Vol 4No 2Summer

The End of Progressive Neoliberalism

COVID-19’s battering of Latin America overshadows regional turmoil underway long before the pandemic. The health disaster is exacerbating an economic and political crisis for which governing classes have no answers. Populists have upturned governments in Mexico and Brazil, while rebellion has shaken the foundations of Chile’s regime, leaving this exemplary liberalizer in an uneasy political stalemate. Activists, analysts, and elites all hope to grasp where the instability is headed. Getting a handle on how these crises will unfold, and the direction of Latin American politics more generally, requires an examination of the ruling strategies that led to this situation.

Since its 2010 rebound from global recession, Latin America had been engulfed in a deepening economic contraction, even before the pandemic hit. After posting 6.3 percent growth in 2010, the region’s economic expansion had slowed by more than half by 2013 and has flatlined since 2016. Following the post-recession ricochet effect, Latin America’s top ten economies have expanded at an anemic rate of 1.5 percent. Even excluding Venezuela, whose double-digit contractions since 2015 amplify the depth of economic woes, the region was performing worse than during the 1990s, roundly considered a lost decade.
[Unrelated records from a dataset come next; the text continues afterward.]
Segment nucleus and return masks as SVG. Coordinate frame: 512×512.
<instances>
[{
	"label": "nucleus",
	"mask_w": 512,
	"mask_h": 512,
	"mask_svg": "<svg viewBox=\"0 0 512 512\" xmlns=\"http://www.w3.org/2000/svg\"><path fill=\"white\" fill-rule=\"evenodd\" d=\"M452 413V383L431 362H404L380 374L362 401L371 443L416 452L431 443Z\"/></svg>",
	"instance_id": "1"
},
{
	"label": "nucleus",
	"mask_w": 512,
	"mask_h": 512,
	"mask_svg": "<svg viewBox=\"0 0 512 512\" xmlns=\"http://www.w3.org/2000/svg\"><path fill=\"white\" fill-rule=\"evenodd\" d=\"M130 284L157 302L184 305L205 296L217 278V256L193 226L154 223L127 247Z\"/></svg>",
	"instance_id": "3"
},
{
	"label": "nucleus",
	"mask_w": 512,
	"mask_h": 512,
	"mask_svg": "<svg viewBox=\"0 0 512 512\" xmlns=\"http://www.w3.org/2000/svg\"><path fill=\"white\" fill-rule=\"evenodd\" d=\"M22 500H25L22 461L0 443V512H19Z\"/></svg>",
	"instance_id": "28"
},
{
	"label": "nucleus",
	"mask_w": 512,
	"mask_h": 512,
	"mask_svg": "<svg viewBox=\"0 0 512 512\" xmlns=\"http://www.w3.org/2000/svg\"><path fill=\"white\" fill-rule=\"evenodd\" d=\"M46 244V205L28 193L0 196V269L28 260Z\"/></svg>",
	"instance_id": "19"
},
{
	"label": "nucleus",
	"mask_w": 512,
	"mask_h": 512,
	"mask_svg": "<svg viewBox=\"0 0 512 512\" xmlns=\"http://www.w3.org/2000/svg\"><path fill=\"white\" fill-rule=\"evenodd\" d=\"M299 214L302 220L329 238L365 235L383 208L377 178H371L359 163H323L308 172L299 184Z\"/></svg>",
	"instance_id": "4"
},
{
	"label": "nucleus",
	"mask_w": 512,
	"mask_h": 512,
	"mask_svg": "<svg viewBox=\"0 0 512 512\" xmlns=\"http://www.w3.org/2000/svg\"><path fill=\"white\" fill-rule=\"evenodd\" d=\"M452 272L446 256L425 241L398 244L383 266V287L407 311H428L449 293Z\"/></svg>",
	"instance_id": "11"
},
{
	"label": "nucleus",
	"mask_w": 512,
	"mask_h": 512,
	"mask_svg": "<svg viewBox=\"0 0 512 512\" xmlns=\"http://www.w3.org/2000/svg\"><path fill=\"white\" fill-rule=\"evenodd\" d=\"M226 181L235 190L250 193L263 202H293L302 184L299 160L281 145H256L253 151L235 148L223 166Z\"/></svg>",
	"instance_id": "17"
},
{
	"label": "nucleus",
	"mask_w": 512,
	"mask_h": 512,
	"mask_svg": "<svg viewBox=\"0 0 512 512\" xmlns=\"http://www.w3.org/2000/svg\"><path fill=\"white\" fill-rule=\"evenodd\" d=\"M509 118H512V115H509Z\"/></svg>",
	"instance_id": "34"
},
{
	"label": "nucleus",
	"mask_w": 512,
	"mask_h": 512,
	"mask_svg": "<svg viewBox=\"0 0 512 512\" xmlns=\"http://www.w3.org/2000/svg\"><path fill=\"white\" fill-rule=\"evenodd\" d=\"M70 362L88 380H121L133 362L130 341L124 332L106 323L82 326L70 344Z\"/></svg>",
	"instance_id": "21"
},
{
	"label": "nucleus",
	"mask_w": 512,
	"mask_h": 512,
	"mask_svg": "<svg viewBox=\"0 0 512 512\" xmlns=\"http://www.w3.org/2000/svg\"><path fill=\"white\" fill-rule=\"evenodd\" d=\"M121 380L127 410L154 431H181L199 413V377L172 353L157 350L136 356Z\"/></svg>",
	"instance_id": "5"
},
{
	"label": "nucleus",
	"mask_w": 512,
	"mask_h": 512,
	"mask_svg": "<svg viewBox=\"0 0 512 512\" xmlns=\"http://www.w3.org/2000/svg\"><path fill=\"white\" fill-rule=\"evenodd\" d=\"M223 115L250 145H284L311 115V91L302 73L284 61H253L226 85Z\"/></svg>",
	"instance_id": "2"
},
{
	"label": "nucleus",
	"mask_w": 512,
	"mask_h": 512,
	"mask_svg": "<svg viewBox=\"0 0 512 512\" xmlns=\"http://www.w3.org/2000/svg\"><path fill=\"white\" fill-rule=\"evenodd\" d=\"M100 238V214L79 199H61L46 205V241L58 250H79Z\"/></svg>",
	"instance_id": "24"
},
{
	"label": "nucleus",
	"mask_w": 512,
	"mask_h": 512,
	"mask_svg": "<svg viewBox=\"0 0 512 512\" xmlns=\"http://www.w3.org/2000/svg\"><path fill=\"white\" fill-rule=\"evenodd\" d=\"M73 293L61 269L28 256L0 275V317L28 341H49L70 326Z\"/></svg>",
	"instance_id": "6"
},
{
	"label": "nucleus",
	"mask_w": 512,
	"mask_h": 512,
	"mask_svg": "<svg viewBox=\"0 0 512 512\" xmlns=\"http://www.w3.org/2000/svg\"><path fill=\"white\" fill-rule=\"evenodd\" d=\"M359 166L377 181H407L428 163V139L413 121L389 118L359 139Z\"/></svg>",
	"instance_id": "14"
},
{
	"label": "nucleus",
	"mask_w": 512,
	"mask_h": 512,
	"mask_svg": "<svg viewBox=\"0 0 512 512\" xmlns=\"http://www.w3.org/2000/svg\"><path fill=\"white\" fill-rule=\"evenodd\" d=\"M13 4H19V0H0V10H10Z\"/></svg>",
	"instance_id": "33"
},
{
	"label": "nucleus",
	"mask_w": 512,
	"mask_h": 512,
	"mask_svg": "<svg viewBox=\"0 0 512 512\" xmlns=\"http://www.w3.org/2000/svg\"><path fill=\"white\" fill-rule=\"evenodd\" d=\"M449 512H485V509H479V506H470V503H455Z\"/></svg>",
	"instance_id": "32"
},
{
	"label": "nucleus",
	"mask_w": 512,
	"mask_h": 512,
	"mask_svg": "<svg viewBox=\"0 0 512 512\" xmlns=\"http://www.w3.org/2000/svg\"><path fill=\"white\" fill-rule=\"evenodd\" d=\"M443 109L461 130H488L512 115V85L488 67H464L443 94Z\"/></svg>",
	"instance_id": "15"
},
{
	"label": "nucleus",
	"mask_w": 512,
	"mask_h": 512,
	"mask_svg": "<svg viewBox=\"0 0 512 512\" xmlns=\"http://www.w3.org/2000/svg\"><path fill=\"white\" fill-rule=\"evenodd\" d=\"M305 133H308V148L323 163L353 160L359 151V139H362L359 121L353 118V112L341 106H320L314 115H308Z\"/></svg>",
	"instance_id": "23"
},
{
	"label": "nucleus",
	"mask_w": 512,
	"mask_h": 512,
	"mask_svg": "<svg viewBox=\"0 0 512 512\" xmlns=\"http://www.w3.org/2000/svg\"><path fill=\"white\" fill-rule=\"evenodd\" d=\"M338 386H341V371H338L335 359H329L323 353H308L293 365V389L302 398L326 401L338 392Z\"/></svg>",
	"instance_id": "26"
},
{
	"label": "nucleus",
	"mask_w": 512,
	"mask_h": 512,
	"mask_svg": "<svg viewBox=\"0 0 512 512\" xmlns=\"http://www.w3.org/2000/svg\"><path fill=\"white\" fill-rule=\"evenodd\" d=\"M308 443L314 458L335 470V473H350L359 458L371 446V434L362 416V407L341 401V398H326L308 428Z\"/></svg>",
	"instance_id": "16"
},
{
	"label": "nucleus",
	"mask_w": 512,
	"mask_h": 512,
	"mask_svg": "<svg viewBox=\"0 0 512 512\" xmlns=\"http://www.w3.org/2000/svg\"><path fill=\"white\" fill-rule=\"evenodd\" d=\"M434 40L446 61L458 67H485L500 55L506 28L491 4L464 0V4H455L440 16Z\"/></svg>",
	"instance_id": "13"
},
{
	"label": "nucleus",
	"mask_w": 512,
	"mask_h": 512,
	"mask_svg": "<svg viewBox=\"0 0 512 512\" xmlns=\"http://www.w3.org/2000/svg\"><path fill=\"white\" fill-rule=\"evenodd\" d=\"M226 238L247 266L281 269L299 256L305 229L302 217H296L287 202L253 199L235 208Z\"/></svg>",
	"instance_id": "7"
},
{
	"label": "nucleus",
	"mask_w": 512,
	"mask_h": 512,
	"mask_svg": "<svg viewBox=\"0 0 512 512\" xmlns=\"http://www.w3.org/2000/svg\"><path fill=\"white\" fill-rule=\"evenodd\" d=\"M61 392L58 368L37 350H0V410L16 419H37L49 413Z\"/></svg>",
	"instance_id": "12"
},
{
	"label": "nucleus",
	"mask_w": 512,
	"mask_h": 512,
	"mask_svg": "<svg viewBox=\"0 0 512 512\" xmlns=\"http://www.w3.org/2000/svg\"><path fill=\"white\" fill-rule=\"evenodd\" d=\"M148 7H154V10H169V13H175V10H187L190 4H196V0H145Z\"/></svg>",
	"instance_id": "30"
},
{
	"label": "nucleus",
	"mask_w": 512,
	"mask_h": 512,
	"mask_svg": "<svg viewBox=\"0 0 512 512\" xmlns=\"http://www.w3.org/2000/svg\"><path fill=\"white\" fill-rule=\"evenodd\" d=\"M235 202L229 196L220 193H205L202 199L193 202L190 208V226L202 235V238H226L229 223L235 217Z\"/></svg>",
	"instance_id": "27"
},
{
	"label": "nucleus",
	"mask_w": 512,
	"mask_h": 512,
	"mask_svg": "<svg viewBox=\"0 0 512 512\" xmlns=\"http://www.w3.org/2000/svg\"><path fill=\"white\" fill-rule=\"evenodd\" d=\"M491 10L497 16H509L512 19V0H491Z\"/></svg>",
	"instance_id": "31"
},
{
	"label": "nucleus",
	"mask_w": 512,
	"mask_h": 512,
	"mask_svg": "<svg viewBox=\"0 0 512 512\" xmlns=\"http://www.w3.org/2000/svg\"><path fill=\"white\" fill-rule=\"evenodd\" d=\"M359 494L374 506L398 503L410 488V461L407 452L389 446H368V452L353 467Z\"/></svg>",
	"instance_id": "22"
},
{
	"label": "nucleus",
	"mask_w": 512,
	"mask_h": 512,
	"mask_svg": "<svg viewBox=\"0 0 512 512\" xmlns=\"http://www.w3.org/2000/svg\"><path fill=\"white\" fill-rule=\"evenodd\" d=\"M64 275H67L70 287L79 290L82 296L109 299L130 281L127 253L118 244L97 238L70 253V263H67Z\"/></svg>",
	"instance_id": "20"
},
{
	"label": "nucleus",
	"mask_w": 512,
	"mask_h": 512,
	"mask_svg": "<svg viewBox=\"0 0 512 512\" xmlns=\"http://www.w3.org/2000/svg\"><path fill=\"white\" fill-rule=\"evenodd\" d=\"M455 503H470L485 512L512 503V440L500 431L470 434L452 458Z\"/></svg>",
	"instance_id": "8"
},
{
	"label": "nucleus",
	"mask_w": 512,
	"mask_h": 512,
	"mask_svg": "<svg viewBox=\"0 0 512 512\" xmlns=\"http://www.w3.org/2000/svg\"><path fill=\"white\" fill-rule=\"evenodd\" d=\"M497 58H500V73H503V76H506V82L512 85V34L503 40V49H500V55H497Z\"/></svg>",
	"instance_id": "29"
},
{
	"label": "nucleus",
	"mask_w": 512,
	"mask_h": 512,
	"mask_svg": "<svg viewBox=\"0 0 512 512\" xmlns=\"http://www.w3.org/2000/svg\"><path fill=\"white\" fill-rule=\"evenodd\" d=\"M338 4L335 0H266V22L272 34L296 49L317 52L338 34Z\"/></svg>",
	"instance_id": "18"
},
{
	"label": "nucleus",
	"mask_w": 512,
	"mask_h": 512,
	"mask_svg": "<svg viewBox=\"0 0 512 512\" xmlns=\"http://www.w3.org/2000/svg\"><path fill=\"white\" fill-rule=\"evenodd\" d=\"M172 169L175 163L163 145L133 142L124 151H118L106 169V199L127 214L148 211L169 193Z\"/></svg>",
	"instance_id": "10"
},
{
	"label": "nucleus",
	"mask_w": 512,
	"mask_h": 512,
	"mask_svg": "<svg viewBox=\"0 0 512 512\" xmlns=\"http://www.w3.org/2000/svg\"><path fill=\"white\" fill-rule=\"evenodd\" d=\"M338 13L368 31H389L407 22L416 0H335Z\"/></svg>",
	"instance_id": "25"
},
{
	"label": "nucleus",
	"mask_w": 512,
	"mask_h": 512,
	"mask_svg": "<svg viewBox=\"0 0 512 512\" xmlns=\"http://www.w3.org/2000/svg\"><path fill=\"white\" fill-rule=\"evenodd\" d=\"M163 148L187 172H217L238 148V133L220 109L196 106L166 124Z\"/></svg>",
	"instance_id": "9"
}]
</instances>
For those in power, nothing has worked. The first major crisis of neoliberalism in Latin America produced a wave of reform governments known as the Pink Tide. The question confronting the region today is: Will this crisis also have dramatic reverberations, as its predecessor did? Some optimistic observers see the rise of a “Latin Spring.” Others contend that the crisis is pushing Latin America onto a reactionary course with a resurgent neo-authoritarian right asserting itself throughout. But is it possible that the crisis of neoliberalism might steer Latin American countries in multiple and unpredictable directions?